Por Raphael Di Cunto e Marcelo Ribeiro | Valor Econômico
BRASÍLIA - Rejeitado ontem pela Câmara o pedido do Supremo Tribunal Federal para investigar o presidente Michel Temer e dois de seus ministros, o governo agora terá que fazer uma escolha. Ou insiste na reforma da Previdência, mesmo que mínima, ou ajeita as contas de 2018, com a aprovação das medidas de ajuste fiscal, ou aprova a agenda microeconômica, com as reformas do Código de Mineração, do Fundo de Financiamento Estudantil (Fies) e da tributação do petróleo.

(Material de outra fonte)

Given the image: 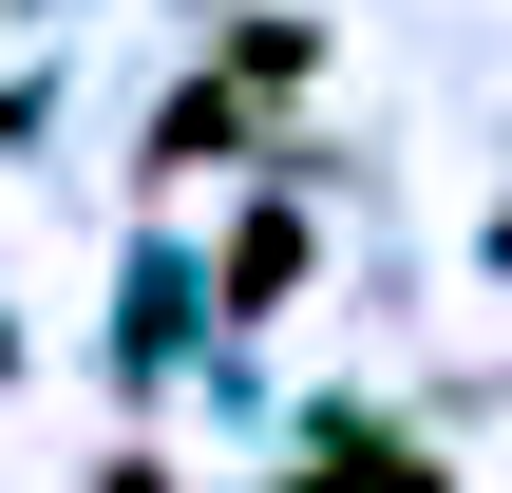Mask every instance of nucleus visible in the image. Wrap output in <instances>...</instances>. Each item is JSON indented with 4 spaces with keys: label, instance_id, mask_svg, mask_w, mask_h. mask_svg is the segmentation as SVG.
I'll list each match as a JSON object with an SVG mask.
<instances>
[{
    "label": "nucleus",
    "instance_id": "obj_3",
    "mask_svg": "<svg viewBox=\"0 0 512 493\" xmlns=\"http://www.w3.org/2000/svg\"><path fill=\"white\" fill-rule=\"evenodd\" d=\"M380 456H399V437H380V418H342V437H323V475H304V493H380Z\"/></svg>",
    "mask_w": 512,
    "mask_h": 493
},
{
    "label": "nucleus",
    "instance_id": "obj_2",
    "mask_svg": "<svg viewBox=\"0 0 512 493\" xmlns=\"http://www.w3.org/2000/svg\"><path fill=\"white\" fill-rule=\"evenodd\" d=\"M228 152H247V95H171L152 114V171H228Z\"/></svg>",
    "mask_w": 512,
    "mask_h": 493
},
{
    "label": "nucleus",
    "instance_id": "obj_5",
    "mask_svg": "<svg viewBox=\"0 0 512 493\" xmlns=\"http://www.w3.org/2000/svg\"><path fill=\"white\" fill-rule=\"evenodd\" d=\"M114 493H171V475H152V456H114Z\"/></svg>",
    "mask_w": 512,
    "mask_h": 493
},
{
    "label": "nucleus",
    "instance_id": "obj_4",
    "mask_svg": "<svg viewBox=\"0 0 512 493\" xmlns=\"http://www.w3.org/2000/svg\"><path fill=\"white\" fill-rule=\"evenodd\" d=\"M380 493H456V475H437V456H418V437H399V456H380Z\"/></svg>",
    "mask_w": 512,
    "mask_h": 493
},
{
    "label": "nucleus",
    "instance_id": "obj_1",
    "mask_svg": "<svg viewBox=\"0 0 512 493\" xmlns=\"http://www.w3.org/2000/svg\"><path fill=\"white\" fill-rule=\"evenodd\" d=\"M285 285H304V209H247L228 228V323H266Z\"/></svg>",
    "mask_w": 512,
    "mask_h": 493
}]
</instances>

Um dos problemas é o desgaste da base aliada, cansada de assuntos impopulares, que dificilmente aprovará esses temas no ano eleitoral. Se aproveitar o restante do ano antes do recesso parlamentar para reformar a Previdência a qualquer custo, como pretende, ficará sem tempo para votar outros temas prioritários. Nove medidas provisórias perderão a validade se não forem aprovadas pelo Congresso até 28 de novembro - entre elas, as três da mineração. Câmara e Senado têm cinco semanas, com dois feriados, para votar tudo. Nas outras três semanas restantes até o recesso, mais três MPs caducam. Líderes da base aliada sugerem que o governo abra mão da PEC da Previdência, difícil de ser aprovada, para votar outras medidas importantes.

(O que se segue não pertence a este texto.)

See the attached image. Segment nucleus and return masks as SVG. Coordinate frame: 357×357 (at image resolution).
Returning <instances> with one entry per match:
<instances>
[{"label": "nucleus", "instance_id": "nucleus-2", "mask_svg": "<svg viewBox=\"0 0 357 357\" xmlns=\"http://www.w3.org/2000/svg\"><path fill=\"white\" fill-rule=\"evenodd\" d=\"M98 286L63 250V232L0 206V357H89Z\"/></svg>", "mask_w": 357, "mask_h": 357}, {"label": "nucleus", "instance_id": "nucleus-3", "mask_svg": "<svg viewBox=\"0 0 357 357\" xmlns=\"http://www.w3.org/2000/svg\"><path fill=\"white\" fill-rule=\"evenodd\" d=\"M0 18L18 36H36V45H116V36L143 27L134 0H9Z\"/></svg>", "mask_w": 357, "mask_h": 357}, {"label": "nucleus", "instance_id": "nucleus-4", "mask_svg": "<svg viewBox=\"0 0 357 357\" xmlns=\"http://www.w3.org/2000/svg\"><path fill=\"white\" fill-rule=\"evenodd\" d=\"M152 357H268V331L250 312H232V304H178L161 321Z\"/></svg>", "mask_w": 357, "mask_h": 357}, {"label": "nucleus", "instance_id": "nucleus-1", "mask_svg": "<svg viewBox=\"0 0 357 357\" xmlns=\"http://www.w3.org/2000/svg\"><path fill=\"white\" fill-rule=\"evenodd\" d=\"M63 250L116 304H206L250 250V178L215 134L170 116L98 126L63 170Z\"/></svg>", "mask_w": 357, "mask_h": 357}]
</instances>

A queda de braço entre Temer e o presidente da Câmara, Rodrigo Maia, pelo protagonismo na agenda econômica do pós-denúncia também provocará dificuldades. O presidente ganhou mais uma ontem com o arquivamento da denúncia contra ele, por 251 votos a 233, mas saiu enfraquecido para concluir as reformas. Maia, que se torna uma espécie de CEO do governo, e o presidente do Senado, Eunício Oliveira, ganharam importância. Para atender Maia, o governo vai encaminhar o ajuste fiscal de 2018 não por medida provisória, com validade imediata, mas em projetos de lei. Se não forem aprovados até dezembro, o adiamento do reajuste dos servidores por um ano e a tributação dos fundos exclusivos não terão efeito nas contas de 2018.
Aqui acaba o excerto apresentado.